*Task objective:*
Below are entries with pictures in them. Output exactly the lines starting at the line with "Waldsaum - Wiese, Westerwald, Fuchskaute, Wald, Fichte, Waldsaum" and ending at the line with "John James Audubon", both included, but not the pictures.

*Input for this task:*
--------------------------------------------------

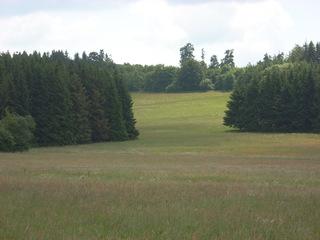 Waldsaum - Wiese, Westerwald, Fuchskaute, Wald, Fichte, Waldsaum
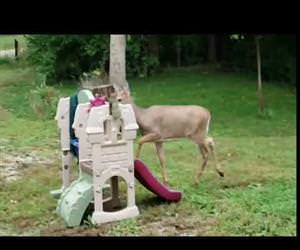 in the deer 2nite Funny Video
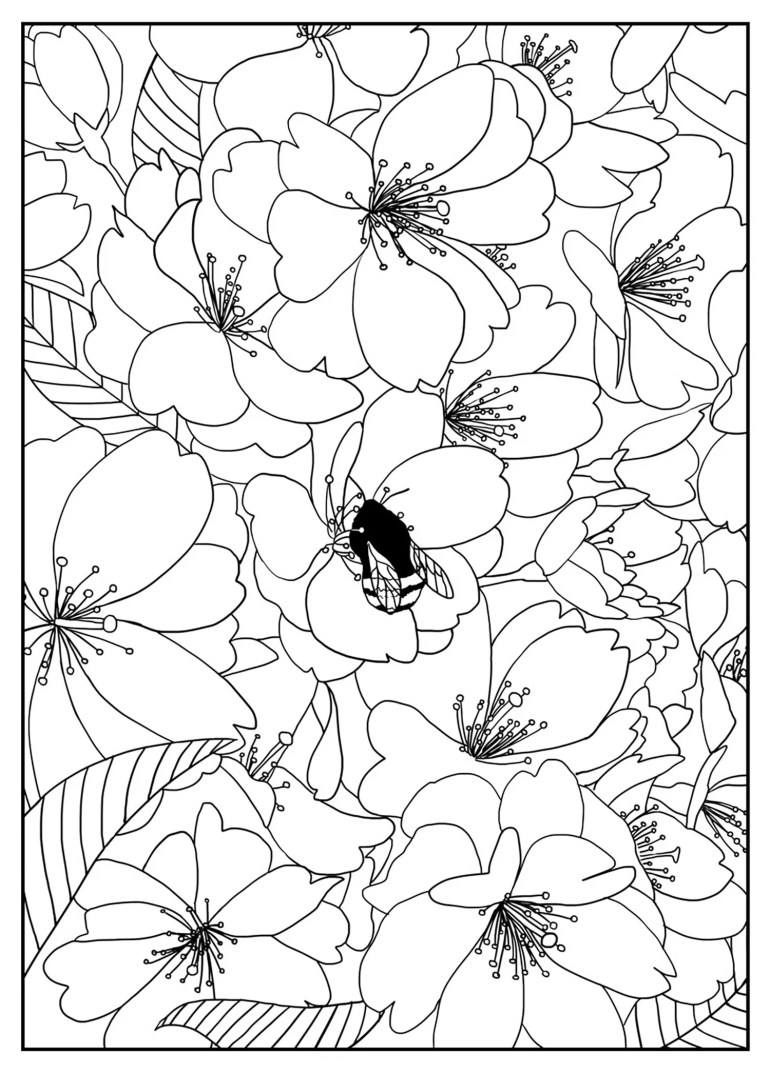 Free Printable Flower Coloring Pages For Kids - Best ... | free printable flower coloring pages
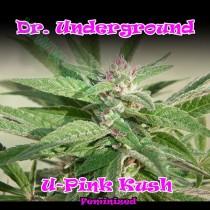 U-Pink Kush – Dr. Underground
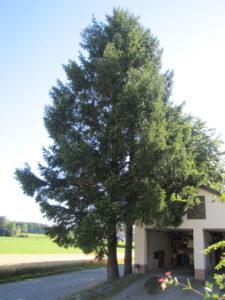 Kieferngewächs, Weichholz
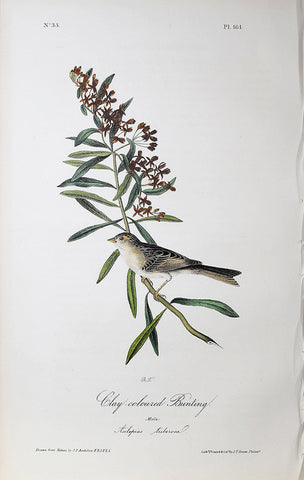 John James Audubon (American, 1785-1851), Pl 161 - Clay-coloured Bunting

--------------------------------------------------

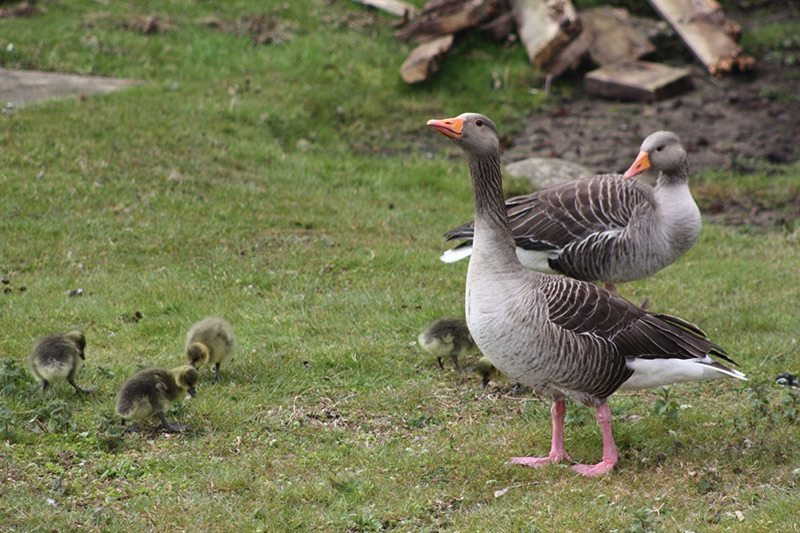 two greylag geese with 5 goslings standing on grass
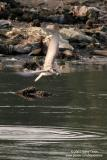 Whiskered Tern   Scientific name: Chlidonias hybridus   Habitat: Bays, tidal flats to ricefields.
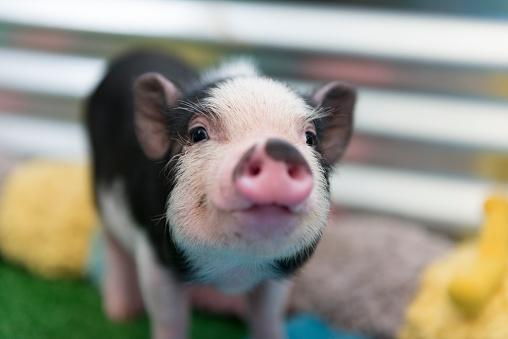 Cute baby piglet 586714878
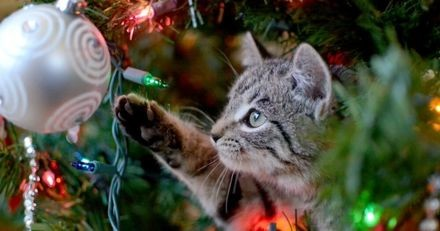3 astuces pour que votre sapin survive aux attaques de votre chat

--------------------------------------------------

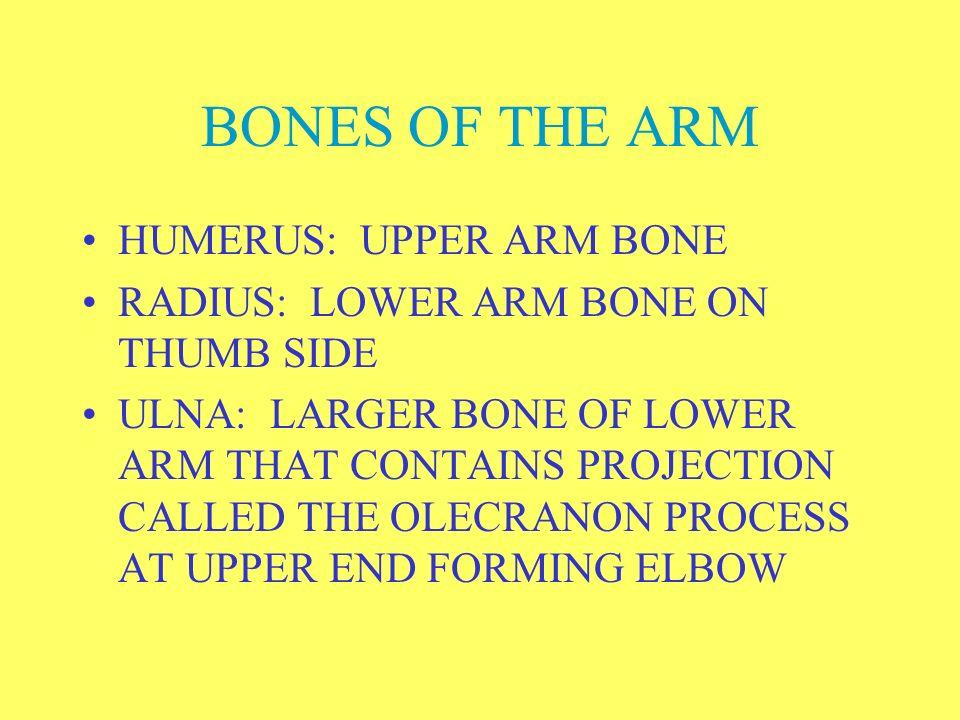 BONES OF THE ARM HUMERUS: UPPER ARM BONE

--------------------------------------------------

*Answer space:*
 Waldsaum - Wiese, Westerwald, Fuchskaute, Wald, Fichte, Waldsaum
 in the deer 2nite Funny Video
 Free Printable Flower Coloring Pages For Kids - Best ... | free printable flower coloring pages
 U-Pink Kush – Dr. Underground
 Kieferngewächs, Weichholz
 John James Audubon (American, 1785-1851), Pl 161 - Clay-coloured Bunting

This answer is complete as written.